*Brano del documento*:

···

La rassegna dei duecento oggetti esposti a Venezia è solo una parte delle immagini e dei materiali che state raccogliendo sulla piattaforma web homomelitensis.com?
R.V.: Sì, il web è una parte integrante del nostro progetto. Il sito si costruisce e genera mutuando materiali dai social. Chiunque può definire il suo concetto di identità e interagire con la pagina, il fine ultimo è quello di ottenere una rassegna di immagini che possa attrarre e confondere. Questa è certamente la parte più aperta e in crescita del progetto e per noi si accompagna al catalogo che include, anche se in maniera necessariamente più strutturata, contributi da una molteplicità di attori.

Per il catalogo avete scelto come editore Mousse Magazine.

···

*Dati forniti*:
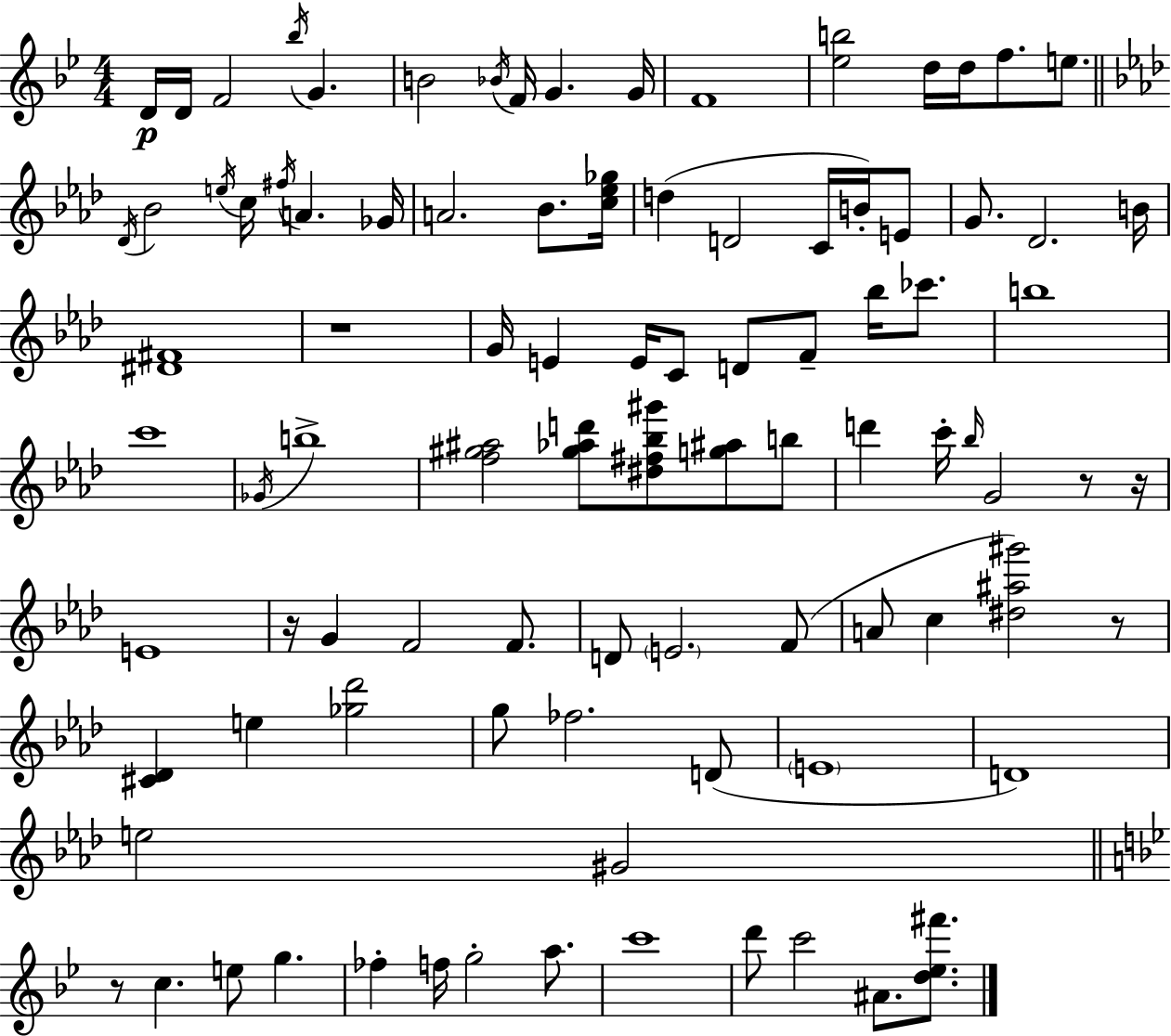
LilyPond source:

···

*Cosa farai*:
A: Riscrivi il brano del documento da "R.V.: Sì, il" a "molteplicità di attori.", sostituendo "catalogo" con "volume".
B: Nel brano del documento, da dove provengono i materiali con cui il sito si costruisce?

*Risposte corrette*:
A:
R.V.: Sì, il web è una parte integrante del nostro progetto. Il sito si costruisce e genera mutuando materiali dai social. Chiunque può definire il suo concetto di identità e interagire con la pagina, il fine ultimo è quello di ottenere una rassegna di immagini che possa attrarre e confondere. Questa è certamente la parte più aperta e in crescita del progetto e per noi si accompagna al volume che include, anche se in maniera necessariamente più strutturata, contributi da una molteplicità di attori.

B: I materiali con cui il sito si costruisce provengono dai social.